**GOAL OF THE EXERCISE**
Return every line of the data below unchanged, and leave the pictures out.

**Spatial questions based on pictures**
_ _ _ _

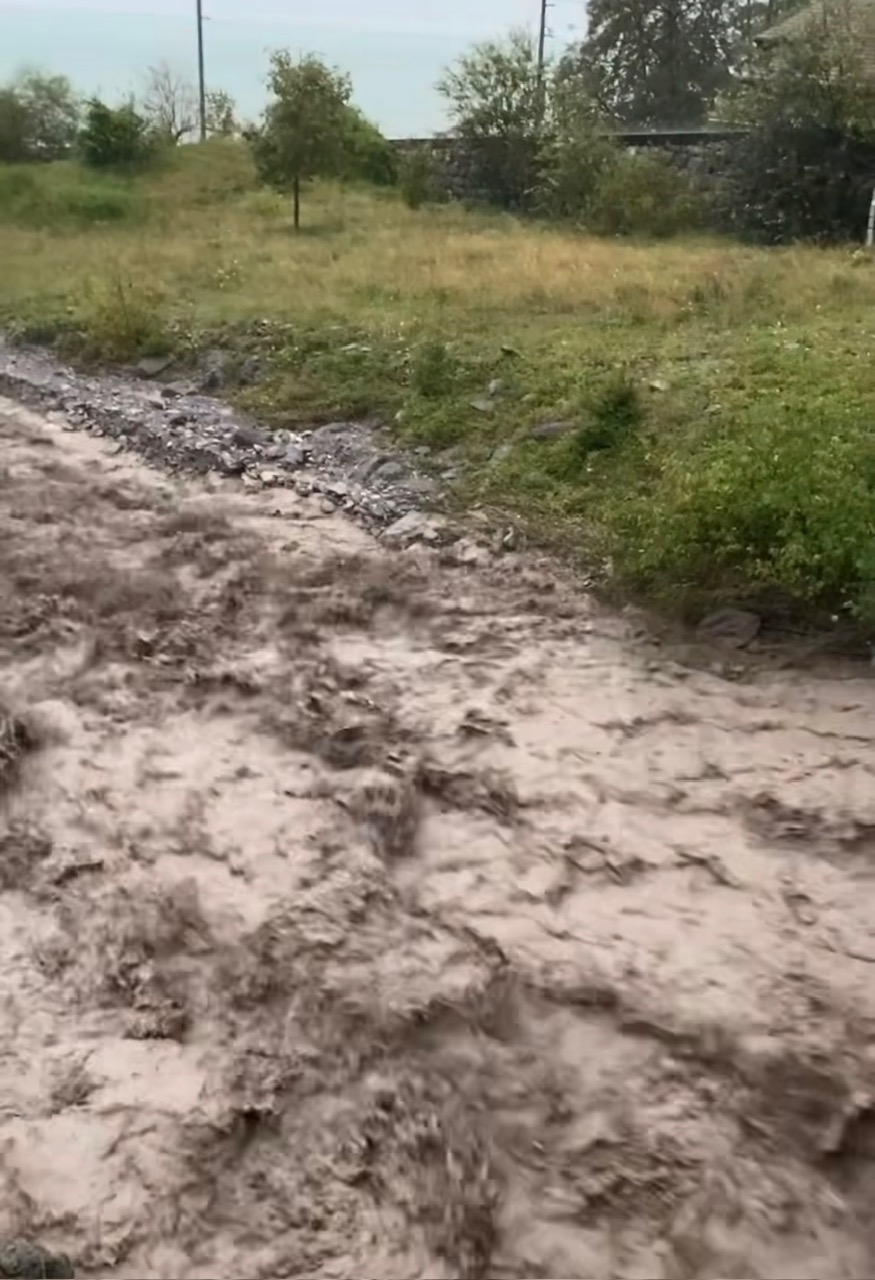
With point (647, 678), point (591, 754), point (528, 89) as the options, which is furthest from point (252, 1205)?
point (528, 89)

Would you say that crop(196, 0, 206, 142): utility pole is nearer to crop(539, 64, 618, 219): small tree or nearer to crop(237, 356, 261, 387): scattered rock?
crop(539, 64, 618, 219): small tree

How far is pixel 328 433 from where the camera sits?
9922mm

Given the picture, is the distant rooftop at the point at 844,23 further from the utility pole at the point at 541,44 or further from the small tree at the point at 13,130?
the small tree at the point at 13,130

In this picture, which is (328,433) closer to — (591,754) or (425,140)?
(591,754)

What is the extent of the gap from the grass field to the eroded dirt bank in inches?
28.1

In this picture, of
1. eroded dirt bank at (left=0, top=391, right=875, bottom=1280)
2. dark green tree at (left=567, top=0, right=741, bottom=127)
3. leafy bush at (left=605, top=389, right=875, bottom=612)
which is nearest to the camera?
eroded dirt bank at (left=0, top=391, right=875, bottom=1280)

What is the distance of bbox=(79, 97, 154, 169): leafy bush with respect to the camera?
69.7 feet

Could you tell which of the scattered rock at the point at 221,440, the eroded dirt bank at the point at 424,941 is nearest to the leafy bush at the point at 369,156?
the scattered rock at the point at 221,440

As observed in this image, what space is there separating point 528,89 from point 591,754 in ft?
57.4

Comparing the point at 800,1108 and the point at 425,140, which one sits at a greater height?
the point at 425,140

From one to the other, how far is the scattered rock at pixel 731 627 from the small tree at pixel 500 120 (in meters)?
15.0

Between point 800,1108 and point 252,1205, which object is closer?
point 252,1205

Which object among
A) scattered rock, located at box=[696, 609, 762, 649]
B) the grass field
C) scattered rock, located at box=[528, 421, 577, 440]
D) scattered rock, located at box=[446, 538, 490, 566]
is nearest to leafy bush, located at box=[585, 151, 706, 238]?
the grass field

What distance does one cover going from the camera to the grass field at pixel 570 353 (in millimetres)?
6965
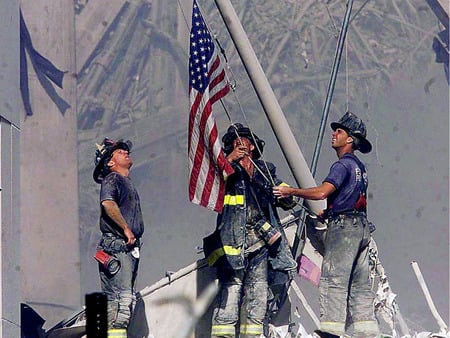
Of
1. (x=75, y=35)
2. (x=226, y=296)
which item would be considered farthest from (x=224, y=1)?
(x=75, y=35)

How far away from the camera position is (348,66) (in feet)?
58.6

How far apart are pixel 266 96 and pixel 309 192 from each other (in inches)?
51.3

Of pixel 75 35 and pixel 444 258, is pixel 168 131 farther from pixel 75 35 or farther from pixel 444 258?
pixel 444 258

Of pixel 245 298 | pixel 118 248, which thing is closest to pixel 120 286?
pixel 118 248

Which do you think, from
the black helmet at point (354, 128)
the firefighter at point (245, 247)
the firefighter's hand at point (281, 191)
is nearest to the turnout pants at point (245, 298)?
the firefighter at point (245, 247)

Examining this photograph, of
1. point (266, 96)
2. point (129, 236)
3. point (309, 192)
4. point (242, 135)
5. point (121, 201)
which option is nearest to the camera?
point (309, 192)

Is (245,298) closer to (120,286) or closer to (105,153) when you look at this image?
(120,286)

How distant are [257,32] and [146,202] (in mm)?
2336

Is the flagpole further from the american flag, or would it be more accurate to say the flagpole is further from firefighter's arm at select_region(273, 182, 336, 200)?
firefighter's arm at select_region(273, 182, 336, 200)

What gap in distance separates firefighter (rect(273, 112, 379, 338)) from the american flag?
0.53m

_ _ _ _

**ANSWER IN FULL**
With point (647, 678), point (591, 754), point (528, 89) as the options, which is furthest from point (252, 1205)?
point (528, 89)

Would you say that crop(196, 0, 206, 142): utility pole is nearer to crop(539, 64, 618, 219): small tree or nearer to crop(237, 356, 261, 387): scattered rock?
crop(539, 64, 618, 219): small tree

How far is pixel 328 433 from where the camera sits?
9922mm

Given the picture, is the distant rooftop at the point at 844,23 further from the utility pole at the point at 541,44 or further from the small tree at the point at 13,130?
the small tree at the point at 13,130

In this picture, which is (328,433) closer to — (591,754) or (425,140)?
(591,754)

What is the extent of the gap from the grass field to the eroded dirt bank in inches?
28.1

In this picture, of
1. eroded dirt bank at (left=0, top=391, right=875, bottom=1280)
2. dark green tree at (left=567, top=0, right=741, bottom=127)
3. leafy bush at (left=605, top=389, right=875, bottom=612)
which is nearest to the camera?
eroded dirt bank at (left=0, top=391, right=875, bottom=1280)

What is the distance of bbox=(79, 97, 154, 169): leafy bush with respect to the camera?
69.7 feet

Could you tell which of the scattered rock at the point at 221,440, the eroded dirt bank at the point at 424,941 is nearest to the leafy bush at the point at 369,156?
the scattered rock at the point at 221,440

As observed in this image, what space is there separating point 528,89 from point 591,754 in ft?
57.4

Comparing the point at 800,1108 and the point at 425,140, which one sits at a greater height?
the point at 425,140

From one to the other, how far is the scattered rock at pixel 731 627 from the small tree at pixel 500 120 (in meters)?
15.0

Between point 800,1108 and point 252,1205, which object is closer?
point 252,1205

Which object among
A) scattered rock, located at box=[696, 609, 762, 649]
B) the grass field
C) scattered rock, located at box=[528, 421, 577, 440]
D) scattered rock, located at box=[446, 538, 490, 566]
is nearest to leafy bush, located at box=[585, 151, 706, 238]?
the grass field

What distance does one cover going from the camera to the grass field at pixel 570 353 (in millimetres)?
6965
Of
1. (x=75, y=35)
2. (x=226, y=296)
which item would be considered farthest from (x=224, y=1)?
(x=75, y=35)

How far away from the camera position is (348,66) (in feet)?
58.6

How far apart are pixel 266 96 and pixel 309 192 from each other (in inches)?
51.3

Of pixel 75 35 and pixel 444 258, is pixel 168 131 farther from pixel 75 35 or farther from pixel 444 258?
pixel 444 258

Of pixel 245 298 | pixel 118 248, which thing is closest to pixel 120 286?
pixel 118 248

Which do you think, from
the black helmet at point (354, 128)
the firefighter at point (245, 247)
the firefighter's hand at point (281, 191)
is nearest to the turnout pants at point (245, 298)?
the firefighter at point (245, 247)

Examining this photograph, of
1. point (266, 96)
2. point (129, 236)
3. point (309, 192)
4. point (242, 135)
5. point (121, 201)
which option is nearest to the camera?
point (309, 192)

Is (245,298) closer to (120,286) or closer to (105,153) when you look at this image?
(120,286)

How distant are [257,32] and [146,202] (in mm)?
2336

Is the flagpole further from the american flag, or would it be more accurate to say the flagpole is further from firefighter's arm at select_region(273, 182, 336, 200)?
firefighter's arm at select_region(273, 182, 336, 200)

What gap in distance separates firefighter (rect(273, 112, 379, 338)) from the american flag?
0.53m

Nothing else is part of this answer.